Он как будто не заметил, что земля содрогнулась и скала рядом с ними раскололась надвое. Манька не знала, бежать ей, или упасть на землю, но трусость выказывать не хотелось. Она была благодарна черту — он значительно облегчил ей жизнь, освободив от рукотворной зависимости, ломать ему хребет расхотелось.
Она махнула рукой и повернулась, собираясь уйти.
— Ну, пожа-а-а-луйста! — расстроился черт. — Я только-только вернулся, и мне просто необходимо подняться выше!
— Выше, это куда?
Черт перестроился и снова стал похож на нее. Но как-то странно выглядела она на этот раз: дикий невменяемый блуждающий взгляд, напряженность, одежда заляпана кровью.

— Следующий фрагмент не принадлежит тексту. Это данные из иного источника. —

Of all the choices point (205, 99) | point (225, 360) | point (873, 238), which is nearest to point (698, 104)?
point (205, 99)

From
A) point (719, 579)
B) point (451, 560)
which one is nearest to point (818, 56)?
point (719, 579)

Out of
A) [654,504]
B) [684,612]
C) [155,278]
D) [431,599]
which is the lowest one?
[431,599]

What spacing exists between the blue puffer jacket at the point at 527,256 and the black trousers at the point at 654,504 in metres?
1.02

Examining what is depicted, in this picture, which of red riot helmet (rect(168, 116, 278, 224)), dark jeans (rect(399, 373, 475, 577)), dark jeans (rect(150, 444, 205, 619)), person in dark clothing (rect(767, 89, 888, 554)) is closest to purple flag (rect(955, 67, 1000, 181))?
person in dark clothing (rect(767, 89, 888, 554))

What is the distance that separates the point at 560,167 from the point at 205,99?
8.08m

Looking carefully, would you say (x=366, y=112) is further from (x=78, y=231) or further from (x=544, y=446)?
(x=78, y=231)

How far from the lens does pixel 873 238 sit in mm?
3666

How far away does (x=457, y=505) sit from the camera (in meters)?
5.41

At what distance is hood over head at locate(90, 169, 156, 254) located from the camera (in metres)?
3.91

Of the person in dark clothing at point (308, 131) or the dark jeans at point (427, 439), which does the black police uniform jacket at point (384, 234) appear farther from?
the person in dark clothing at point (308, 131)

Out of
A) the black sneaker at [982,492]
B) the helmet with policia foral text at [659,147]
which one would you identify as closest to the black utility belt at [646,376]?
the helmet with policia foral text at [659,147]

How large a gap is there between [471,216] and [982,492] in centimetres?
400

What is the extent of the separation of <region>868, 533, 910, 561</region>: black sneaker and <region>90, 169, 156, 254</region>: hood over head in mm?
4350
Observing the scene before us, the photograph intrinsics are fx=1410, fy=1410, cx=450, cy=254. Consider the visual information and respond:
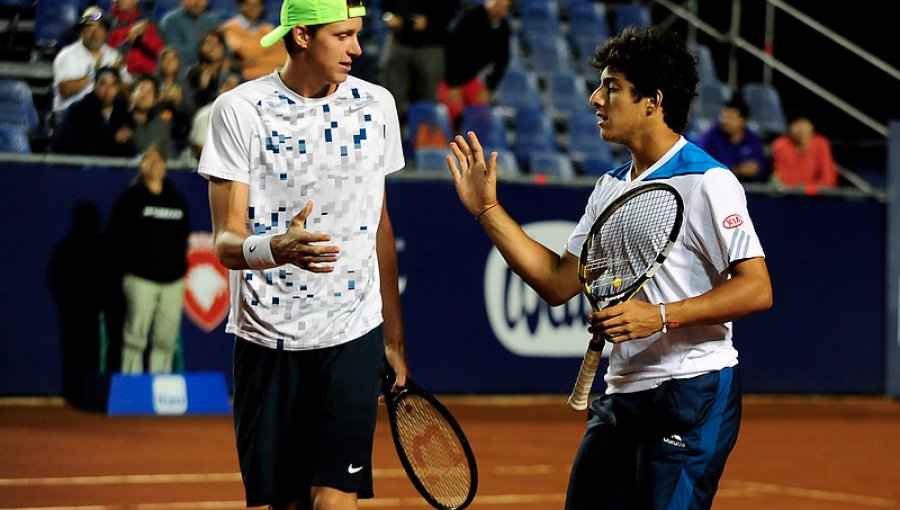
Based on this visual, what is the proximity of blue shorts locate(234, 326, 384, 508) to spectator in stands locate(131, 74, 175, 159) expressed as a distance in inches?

— Домой, — жалобно простонал черт.
— А где вы были? — спросила Манька, усомнившись, что таким образом можно попасть в другое место.
— О! Бесплотное чудовище схватило меня и бросило в пещеру, выбраться из которой нет ну никакой возможности! И заставило лизать такую гадость! Тьфу, тьфу, тьфу! — черт высунул язык, соскребая пальцами воображаемую липучую массу. — Она жгла мне внутренность! — признался он. — Но вдруг я почувствовал, что свободен. Ну, пожалуйста!
Манька потопталась в нерешительности.
А вдруг и в самом деле черту без этого никак? В Ад тоже попасть не так просто. Убиться надо.
— Ладно, — с сомнением согласилась она, прицениваясь к размерам черта.
Тот же рост, тот же вес, и силы, наверное, одинаковые. Спину она ему вряд ли сломает, но, возможно, черту не покажется, будто она не откликнулась. Она пристроилась сзади и, ухватив за подбородок, осторожно натянула голову на себя.
И тут обман!
Пальцы чувствовали обыкновенную кожу, а глаза зрели шерстку.
Ничего подобного ей делать не приходилось, но само действие показалось ей странно знакомым. Руки будто сами сцепились вокруг его шеи, колено уперлось в позвоночник. Черт кряхтел, но терпел.
— Если бы чем-то натянуть… — расстроено предложила черт, когда понял, что силенок ей не хватает. Но не растерялся. — А ты веревочку возьми! — посоветовал он, протянув тонкую бечевку.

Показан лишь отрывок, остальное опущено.